After a long opening sequence that moves from a harbor in the morning mist out to sea with fishermen, we begin to roam haphazardly through Belfast, peeking in everywhere, establishing the great variety of life, and degrees of fortune, that may be found in a town of fewer than 7,000 souls. Signs and symbols of Halloween abound. We see big houses and little, though Wiseman seems to be drawn more toward the trailers and shacks (or perhaps the residents were just more willing to let him in). We go to a dry cleaners, a class in flower arranging, a ballet class. A social worker picks nits from a woman‘s hair. A not very good amateur choir rehearses. Potatoes are processed into food product, sardines tinned. A man makes doughnuts. Slices of smoked salmon are arranged for packaging, by hand and with surprising art. We visit a shooting range; a self-service laundry; a soup kitchen; a retirement home; a pet store; an emergency room; the district court, where miscreants are processed like fish or like potatoes for stealing wood, driving drunk, possessing marijuana. (It is not Judging Amy.) The City Council meets, and someone goes on for a while about sewer extensions. Tugboats guide a big ship into port. People go to the movies. Prisoners hear a lecture on AIDS. Two men rehearse a scene from Death of a Salesman, and play it rather well. A black man in a dashiki leads a class in African drumming.
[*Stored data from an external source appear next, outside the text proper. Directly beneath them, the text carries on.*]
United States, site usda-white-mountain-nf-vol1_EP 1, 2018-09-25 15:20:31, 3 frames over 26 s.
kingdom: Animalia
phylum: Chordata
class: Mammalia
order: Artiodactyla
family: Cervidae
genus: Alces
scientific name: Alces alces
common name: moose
We visit the old and sick. (”At my age I shouldn’t be here anyway,“ says one woman. ”I should be up in a flying saucer.“) A man lectures on local contributions to the Civil War; a high school teacher discusses Moby Dick and notes, ”One of the nice things about Melville I think is that he gives us a picture of working-class life in America in the first half of the 19th century,“ neatly describing what Wiseman has done for the last third of the 20th. (One serious caveat: Some very bad things happen to fish, lobsters and the wild animals of the woods. You may want to avert your eyes.)

Meanwhile, the land keeps its own time: Rain falls, rivers run, dead leaves in water lap against rocks, the weather changes, the sky now the bluest blue, now a low, dark gray. Shot on film — not, as is increasingly the case among documentaries, on videotape — Belfast, Maine is lovely to look at (John Davey was the cameraman), and that the camera remains mostly fixed, allowing people and cars and belt-conveyed fish to move through the frame, gives the images weight and balance and sets up a kind of visual dialectic between what passes and what remains, the transitory and the eternal. In what I suppose one could call the film‘s extremely subtle climax, a female minister leads prayers for members of the congregation, ”some who are healing, some who are not, some who are dying, some who are not.“ In the final shot, which puts in a picture much that has gone before, gravestones occupy the foreground under the big, cloudy heavens, separated at the horizon by a highway, along which trucks and cars pass, not stopping for death, while we hear the sounds of gulls and engines.